El debut en el largometraje de Jessica Beshir es un documental construido alrededor del khat, la planta con propiedades alucinógenas que crece en Etiopía y moviliza una parte de la economía del país. El cultivo, la cosecha y la venta de khat producen distintas comunidades que se encuentran fatalmente ligadas a la hoja. La película abre con un momento que se acerca bastante a eso que alguna vez se llamó cine experimental: Beshir filma paisajes y objetos con gran atención pero sin que la figura humana la distraiga de la empresa (las personas que la cámara encuadra aparecen fragmentadas o no entran en el plano). La directora aprovecha el carácter atmosférico de estas escenas para narrar el mito de origen del khat, que parece informado por las mismas brumas que llenan los cuartos filmados. Pero esa niebla no tarda en disiparse y la película hace entrar a campesinos vinculados a la producción de la planta. La directora los introduce de a poco, con voces en off y planos todavía ambiguos que tratan de subsumir lo particular en lo colectivo: no escuchamos o vemos a personas sino a un pueblo.
A medida que avanza el retrato del circuito de comercialización de khat, y conforme los personajes se individualizan, la película pasa de su apuesta experimental del comienzo a un documental “de observación” que sigue a sus entrevistados durante su vida cotidiana. Como suele suceder, la singularidad radical de la región y sus habitantes, a los ojos de Beshir, deja entrever conflictos esenciales. Las historias que la directora encuentra, entonces, son universales: un chico entra en la madurez antes de tiempo para ocupar el puesto laboral de su padre tras la muerte de este; una chica cuenta el desengaño amoroso con un aldeano casado; un padre se aisla de su familia y se aparta de la comunidad por culpa del consumo excesivo de khat. No hay exotismo, a fin de cuentas: hasta en el último rincón del planeta, nos dice Beshir, las personas gozan y sufren las mismas pasiones primordiales.

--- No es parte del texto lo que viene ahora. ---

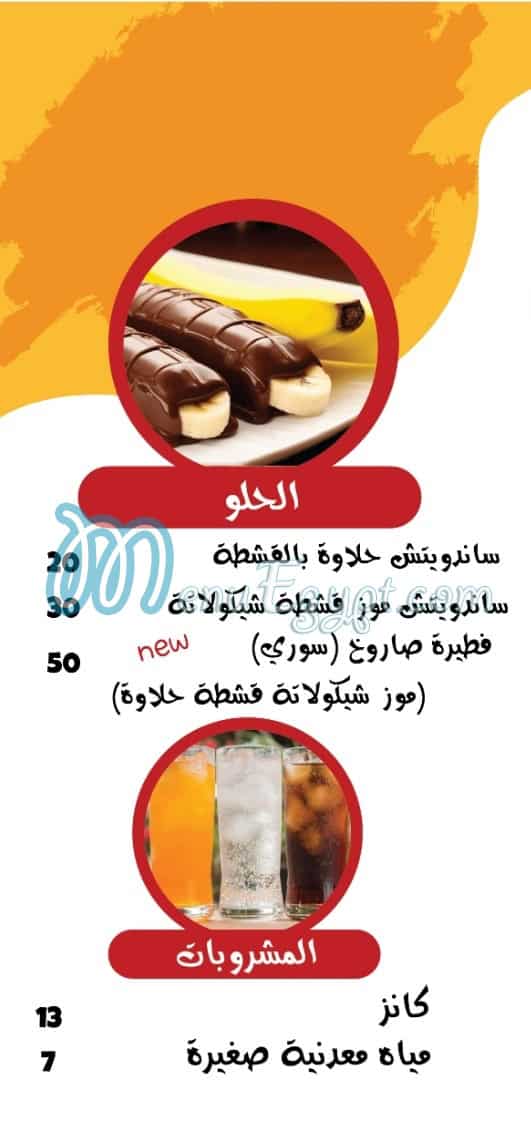 رقم جيما مصر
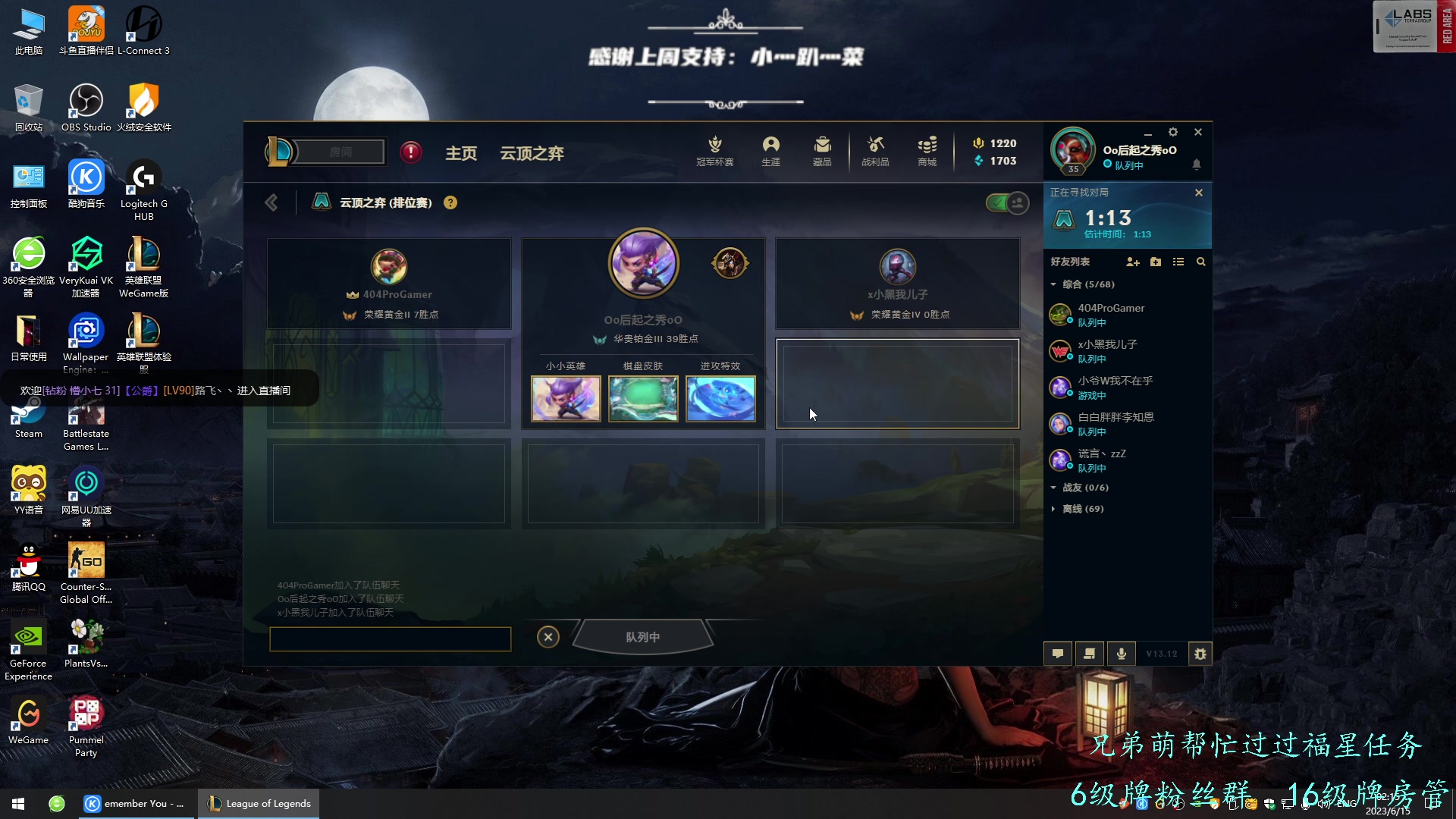 【2023-06-15 01点场】王浩天儿：静待塔科夫删档，娱乐下棋。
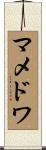 マメドワ Scroll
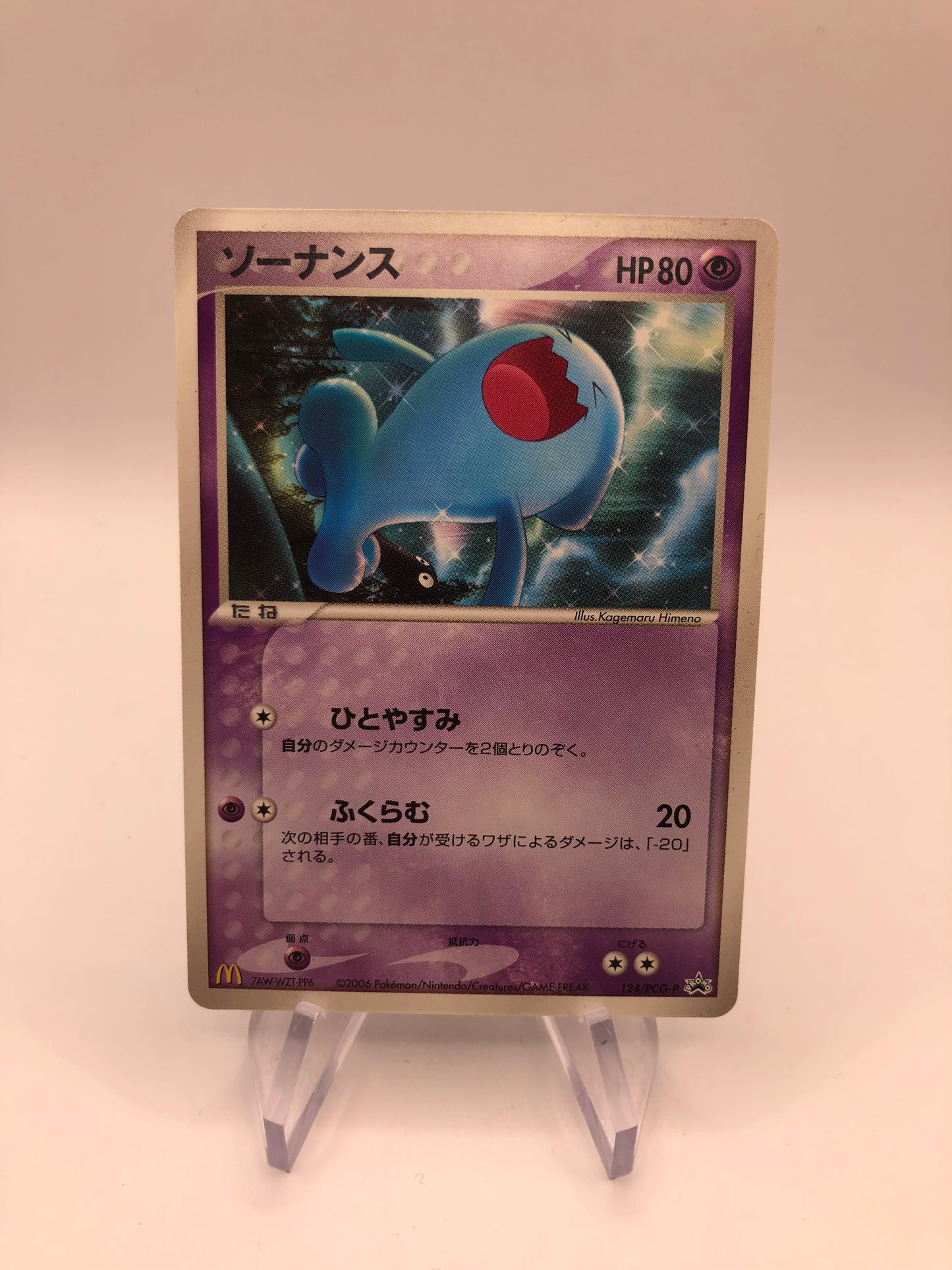 Pokemon Karte Promo Wohingenau 124/PCG-P Japanisch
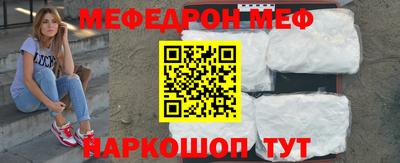 ешки Азнакаево
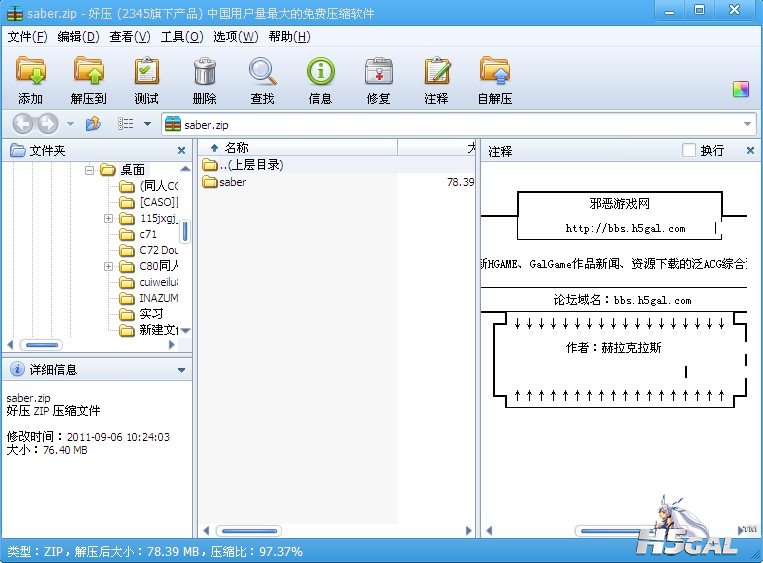 QQ截图未命名.jpg
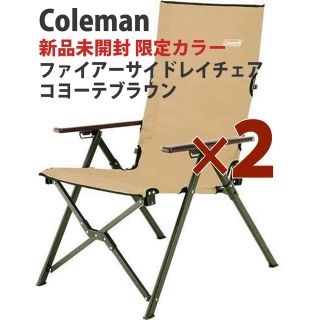 コールマン(Coleman)の2脚★新品未使用★ファイアーサイドレイチェア　コヨーテブラウン  コールマン(テーブル/チェア)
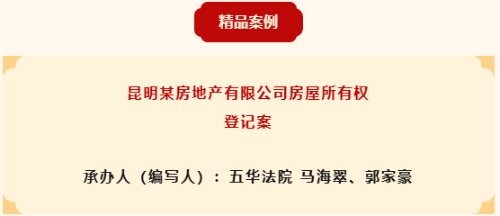 五华法院1篇案例入选全市法院2025年度精品案例！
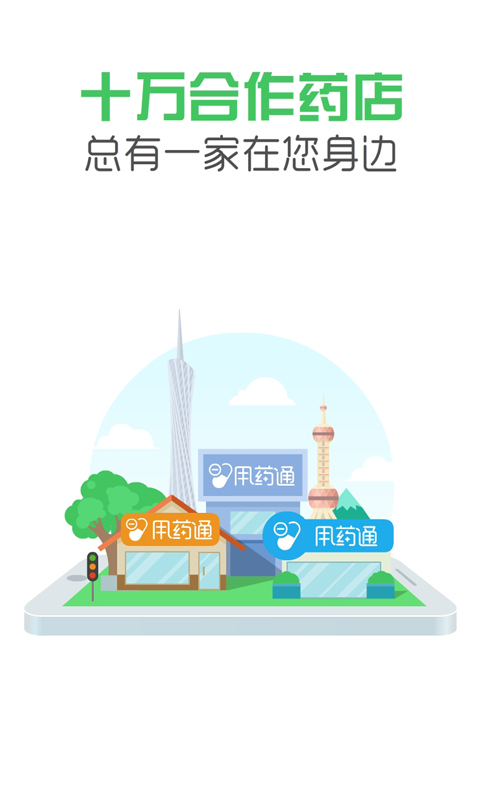 用药通_截图1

La directora abandona decididamente la búsqueda estetizante del principio y ahora el mundo se aclara y sus contornos se ven con nitidez. Este esclarecimiento, sin embargo, despoja a la película de la potencia visual del inicio, que a fin de cuentas era lo que la distinguía del resto del documental antropológico y de la reverencia con la que estas películas recogen la palabra ajena. En Faya Dayi hay una suerte de sobreactuación de esa reverencia, como si tratando de no tergiversar ni reducir la realidad de sus entrevistados, la directora cayera en un vicio distinto, pero igualmente desagradable, como la sacralización del “otro”. Se trata, de todas formas, de un peligro frecuente que pocas películas de este tipo alcanzan a sortear (El campo luminoso, de Cristian Pauls, es una de ellas). El tono con el que la directora representa a los campesinos oscila entre lo mítico y la veneración, lo que los sustrae de humanidad y los transforma en criaturas inescrutables, en estampitas de la diversidad. Seguramente esto no escape a la atención de Beshir, o incluso puede ser algo que la directora se proponga. Como sea, el resultado le juega en contra: ese tratamiento termina dándole a la película el aire de un paisaje místico donde habitan seres atemporales, arrancados de la historia y de la cotidianeidad que conlleva cualquier vida. Algunas películas encuentran los medios para emplear el misterio de una cultura como dispositivo productor de potencia cinematográfica (El campo luminoso, de nuevo); en otras, como Faya Dayi, la apuesta por la ambigüedad acaba por desdibujar y esfumar la materialidad del mundo y de las personas que se filma.
(Etiopía, Estados Unidos, Catar, 2021)
Guion, dirección: Jessica Beshir. Elenco: Murano Mibb, Kawa Sherif, Salih Sigirci. Duración: 120 minutos.